Counterpoint, of course, is not just “writing fugues” – it is the development of those skills both melodic and harmonic which help create a greater sense of texture and variety beyond a simple melody with a simple harmonic accompaniment. Yes, there are lots of rules – as a former theory teacher, I can say there are too many rules perhaps, but learning the rules is important because then you understand what you need to do to break them, which is so much more productive than merely writing whatever the hell you want to. Beethoven knew this, even if purists (frequently known as pedants) bickered about his ability to follow the rules. You learn the rules, understand why they exist, and then, keeping in mind what you should do, you find a way to bend – then break – them to get what you want.

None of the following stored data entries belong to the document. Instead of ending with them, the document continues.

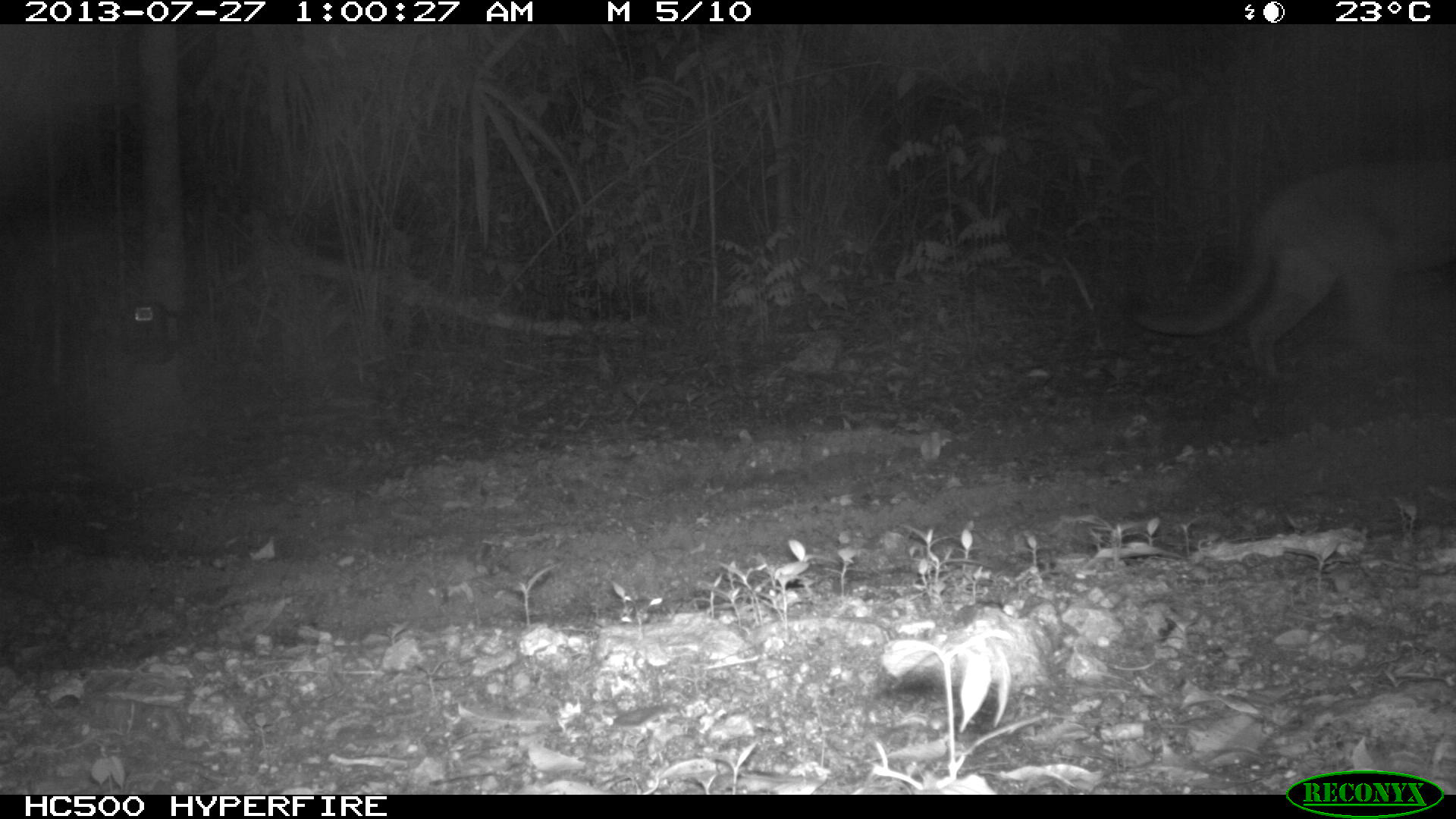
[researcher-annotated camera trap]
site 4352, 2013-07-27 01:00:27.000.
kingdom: Animalia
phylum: Chordata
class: Mammalia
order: Carnivora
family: Felidae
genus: Puma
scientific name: Puma concolor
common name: mountain lion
Puma concolor (mountain lion), count 1, sex male.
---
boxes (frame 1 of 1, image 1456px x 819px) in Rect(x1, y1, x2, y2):
puma concolor: Rect(1133, 159, 1452, 382)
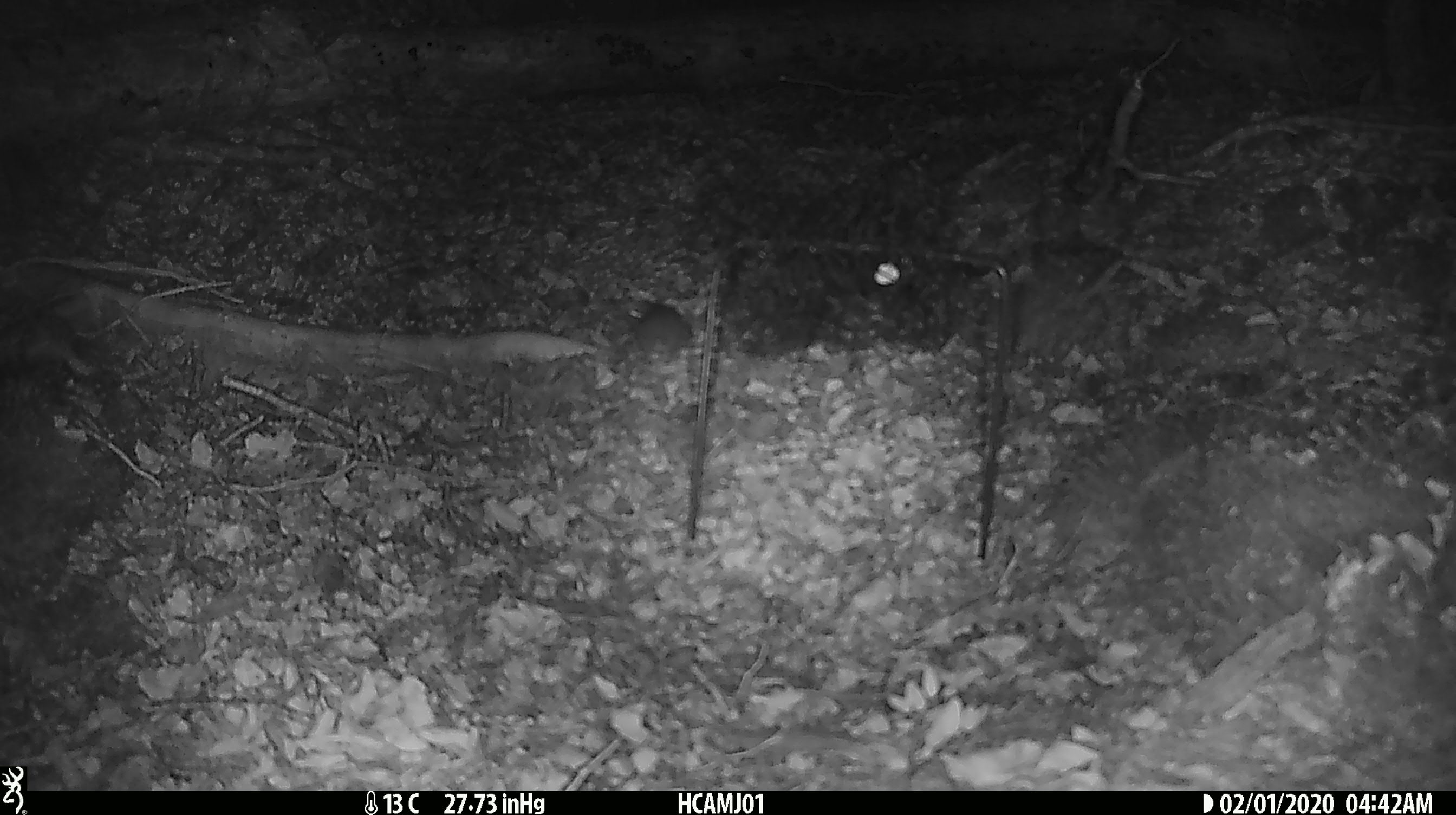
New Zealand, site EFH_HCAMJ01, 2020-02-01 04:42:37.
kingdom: Animalia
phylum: Chordata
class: Mammalia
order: Rodentia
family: Muridae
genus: Mus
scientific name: Mus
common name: mouse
Mouse (Mus).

And that’s what Beethoven did here, a composer by then in his mid-30s, who horrified the pedants by not following their rules. As one violinist responded to the Razumovsky Quartets, “Surely you do not consider this music!” To which Beethoven famously replied, “Not for you, but for a later age,” not because he was arrogant – well, yes, he was, but that’s not what he meant, here: there would come a time when the present generation would not only have forgotten the Old Rules but would have accepted the fact there are other ways of writing music.

On that note, I cannot resist ending with a fugue composed by Glenn Gould, the great pianist and interpreter of Bach, whose little vocal quartet accompanied by strings was written for a 1963 CBC broadcast called “The Anatomy of Fugue.” I give you Glenn Gould’s So You Want to Write a Fugue which includes, in the midst of some very busy counterpoint, wise advice: “Just forget the rules and write one.”